10-07-2014 06:10 AM
I am importing a million sample observations from a CSV file into my local SAS dataset. But its taking more time to import these observations. Please suggest tun options to improve performance to IMPORT PROC?
10-07-2014 07:31 AM
When I ran the IMPORT PROC on 1000 observations in a CSV file, the import was successful. But when I ran the same IMPORT PROC on million observations the import process status is shown as running. I waited for 15 min and cancelled the running process.
02-11-2015 06:47 AM
If 1000 obs are done in, say, 5 seconds, you may expect a million obs to need 5000 seconds, which means 1 1/2 hours. So I suggest to work up in orders of magnitude (10.000, then 100.000) to get a feeling for the comparable performance.
You also need to take a look at the record size. 100 million records with a single number will need less than 1 million records with 500 bytes each.
10-07-2014 08:01 AM
Thanks for your response. I will try stuff as you mentioned above.
I work on SAS University Edition and both SAS Session and CSV file is on local machine.
02-11-2015 05:25 AM
Try modifying performance parameters inside config file, usually located at location: D:\SAS\SASFoundation\9.4\nls\en\sasv9.cfg
Parameters like Memsize, sortsize, bufsize, bufno. Use help for such options in BASE SAS by keyword "performance".
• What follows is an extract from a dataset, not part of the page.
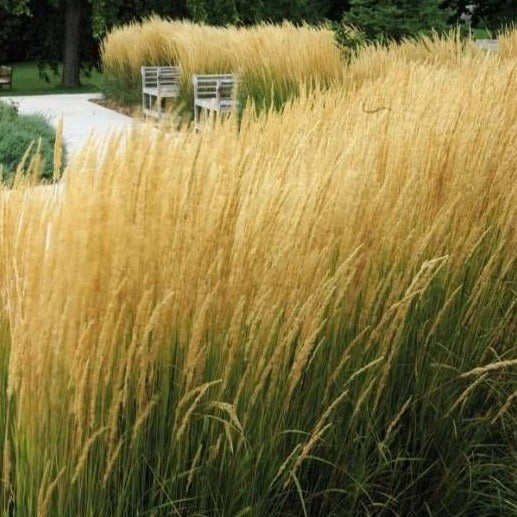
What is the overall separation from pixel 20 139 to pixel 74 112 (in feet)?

It's experiment and after some try, you will reach to faster import. By the way, what is size of excel file and usual file of dataset which gets imported data?
02-11-2015 06:08 AM
Personally I would prefer to import CSV data via a datastep with infile statement. Many examples can be found on the forum, here is one: https://communities.sas.com/thread/60374
This gives you more flexibility with the import - proc import basically interprets your file, then generates internally a datastep to read it, so going straight in and programming it yourself avoids the guessing phase. You would also know your data better so can set lengths, formats more appropriately.
Also, why are you dealing with data of a million rows, but using the free university edition? I assumed the free version was to learn SAS so no point in huge data that a learner SAS programmer would generally not have to deal with or learn optimization techinques for.